Fuck the pain in my body. I rocket out of my seat, launching myself at the man. My fists rejoice in pain as I drive them into Charlie’s face, once, twice, and then I’m suddenly being dragged back off him. I lash out; I kick; I holler. I can’t get free. O’Shannessey and Sammy are gripping me by the shoulders—must have been lurking there in the dark the whole time. Charlie straightens himself out in his seat, and then spits blood onto the ground. He dabs at his mouth with a handkerchief that O’Shannessey, ever the fucking suck-up, hands to him.

“That was quite rude,” Charlie tells me. “To be honest, though, I can see why you’re upset about me forcing myself on your mother. But you should know, despite how fiercely she fought me off, I could see in her eyes that she liked it. She always was the sort of woman who pretended to be good, when on the inside she was just begging for it. If I’d met her before she married Paul, she would have been mine. I don’t doubt it for a moment.”

“You’re fucking dreaming.” I have another go at jerking myself free, but it seems I’m weaker than I thought. O’Shannessey and Sammy manage to keep ahold of me, though I don’t make it easy for them.

“Speaking of dreams…” Charlie says. “How you sleeping these days, Zeth?” Something sick and suddenly frightened curdles in the pit of my stomach. “After you came to live with me, you never could seem to get a good night’s sleep.”

Fuck. No.
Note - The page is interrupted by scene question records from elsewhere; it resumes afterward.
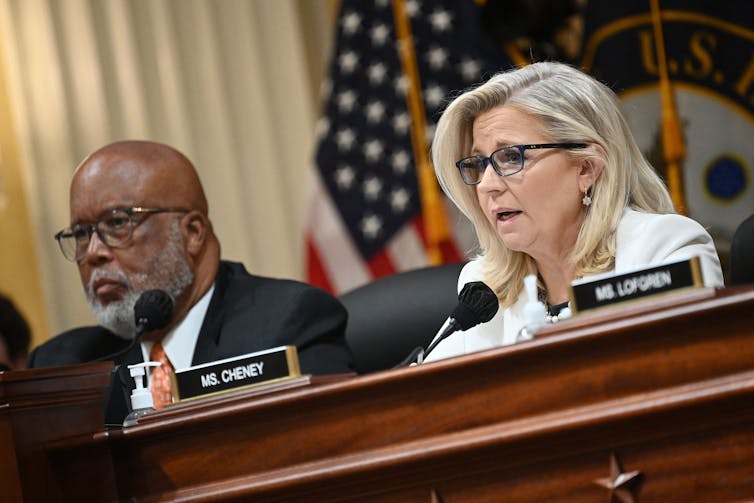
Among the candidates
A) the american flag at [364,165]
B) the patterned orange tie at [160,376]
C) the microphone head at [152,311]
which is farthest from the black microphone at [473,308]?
the american flag at [364,165]

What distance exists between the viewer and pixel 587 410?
176 cm

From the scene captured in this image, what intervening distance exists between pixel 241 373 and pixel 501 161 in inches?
38.0

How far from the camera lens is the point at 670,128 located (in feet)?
15.5

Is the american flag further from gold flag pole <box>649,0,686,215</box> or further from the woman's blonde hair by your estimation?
the woman's blonde hair

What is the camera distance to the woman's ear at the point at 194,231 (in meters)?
3.48

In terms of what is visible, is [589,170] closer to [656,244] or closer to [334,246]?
[656,244]

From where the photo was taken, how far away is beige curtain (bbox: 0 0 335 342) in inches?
230

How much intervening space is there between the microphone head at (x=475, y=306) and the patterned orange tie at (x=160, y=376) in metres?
1.02

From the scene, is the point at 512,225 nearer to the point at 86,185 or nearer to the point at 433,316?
the point at 433,316

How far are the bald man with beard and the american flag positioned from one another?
6.53 ft

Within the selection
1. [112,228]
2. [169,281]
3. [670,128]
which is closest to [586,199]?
[169,281]

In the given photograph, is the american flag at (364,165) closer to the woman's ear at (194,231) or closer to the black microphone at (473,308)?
the woman's ear at (194,231)

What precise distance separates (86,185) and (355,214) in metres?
2.23

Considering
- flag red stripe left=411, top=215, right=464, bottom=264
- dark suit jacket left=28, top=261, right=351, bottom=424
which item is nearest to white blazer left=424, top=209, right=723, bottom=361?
dark suit jacket left=28, top=261, right=351, bottom=424
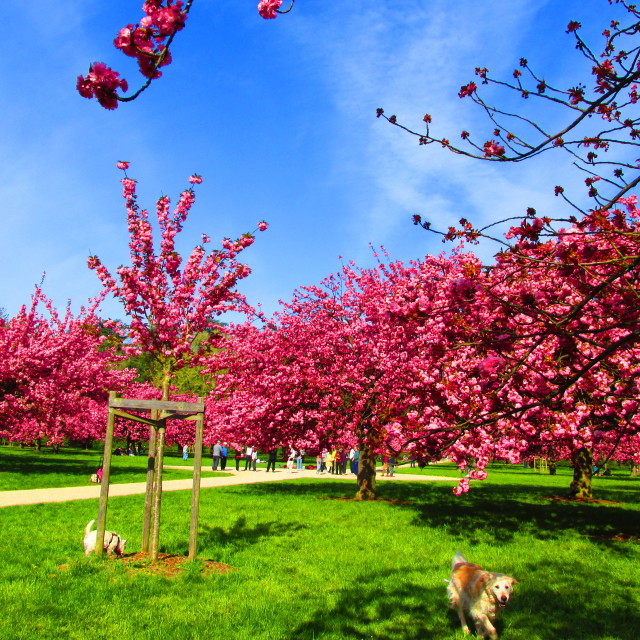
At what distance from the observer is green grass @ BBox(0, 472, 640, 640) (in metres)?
4.83

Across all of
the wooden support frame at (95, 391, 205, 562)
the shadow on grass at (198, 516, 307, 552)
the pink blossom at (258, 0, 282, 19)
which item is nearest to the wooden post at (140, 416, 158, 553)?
the wooden support frame at (95, 391, 205, 562)

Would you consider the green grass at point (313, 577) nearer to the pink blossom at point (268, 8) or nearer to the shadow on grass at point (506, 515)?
the shadow on grass at point (506, 515)

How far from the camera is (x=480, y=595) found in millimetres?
4773

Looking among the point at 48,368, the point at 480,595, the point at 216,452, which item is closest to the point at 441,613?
the point at 480,595

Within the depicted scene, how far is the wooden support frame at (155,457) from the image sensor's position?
261 inches

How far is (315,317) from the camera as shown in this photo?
16.6 metres

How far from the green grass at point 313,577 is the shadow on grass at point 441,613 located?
20 millimetres

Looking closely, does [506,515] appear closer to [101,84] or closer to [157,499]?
[157,499]

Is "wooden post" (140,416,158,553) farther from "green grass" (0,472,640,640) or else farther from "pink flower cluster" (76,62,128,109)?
"pink flower cluster" (76,62,128,109)

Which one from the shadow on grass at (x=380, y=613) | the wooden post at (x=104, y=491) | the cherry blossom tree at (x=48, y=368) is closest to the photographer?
the shadow on grass at (x=380, y=613)

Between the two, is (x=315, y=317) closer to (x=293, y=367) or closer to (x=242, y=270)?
(x=293, y=367)

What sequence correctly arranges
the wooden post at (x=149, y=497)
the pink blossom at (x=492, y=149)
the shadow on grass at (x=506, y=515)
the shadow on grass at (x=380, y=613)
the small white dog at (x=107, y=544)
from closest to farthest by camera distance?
the pink blossom at (x=492, y=149)
the shadow on grass at (x=380, y=613)
the small white dog at (x=107, y=544)
the wooden post at (x=149, y=497)
the shadow on grass at (x=506, y=515)

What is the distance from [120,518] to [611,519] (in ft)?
36.3

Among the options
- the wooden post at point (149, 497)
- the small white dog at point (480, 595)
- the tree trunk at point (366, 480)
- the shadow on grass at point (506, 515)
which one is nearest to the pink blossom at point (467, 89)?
the small white dog at point (480, 595)
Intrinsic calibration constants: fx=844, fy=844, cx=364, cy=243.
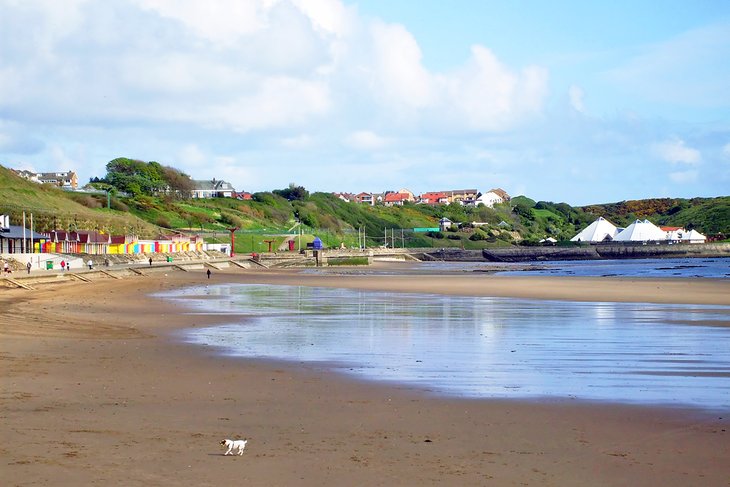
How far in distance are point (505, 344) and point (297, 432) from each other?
410 inches

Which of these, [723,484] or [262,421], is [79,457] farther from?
[723,484]

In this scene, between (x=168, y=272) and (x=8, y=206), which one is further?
(x=8, y=206)

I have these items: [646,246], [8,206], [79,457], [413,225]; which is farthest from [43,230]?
[413,225]

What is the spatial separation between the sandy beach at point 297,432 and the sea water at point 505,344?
1.32m

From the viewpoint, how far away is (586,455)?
31.8 feet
I do not want to think about this right now. I do not want to think about him. “You’d better kill me now or shut the fuck up, Charlie, otherwise I’m gonna slit your throat for you.”

He laughs. “You used to say that when I’d come to you, too. Do you remember? Fuck you, asshole,” he says, mimicking the high, reedy voice of a child. “You’re not going to kill me. You’re not going to touch me. I’ll kill you first. I’ll slit your fucking throat.”

I don’t want to remember those words. They don’t appear in my night terrors, but they ring fucking true. I said them. I said those words when I was trying to defend myself…from him. It makes sense, of course. A deep, obvious kind of sense that I should have realized long before now. The thing is I have known. I’ve known all along, even back then, but I could never admit it to myself. When Charlie came for me and took me from my uncle’s place in Las Flores, I thought this strong, powerful man had come to save me. He treated me like a son. I didn’t want to believe it was him coming into my room each night, trying to rape me. Kill me.

When it first started happening, I reasoned with myself that the man in the dark didn’t really want to hurt me. If he wanted to have sex with me so badly, he had to like me a lot, right? I was too young to realize rape and murder went hand in hand. I thought raping someone was an act of tortured love instead of seeing it for what it is—degradation. Humiliation. An act of hatred so vile and evil that even criminals in prison will beat a rapist to death.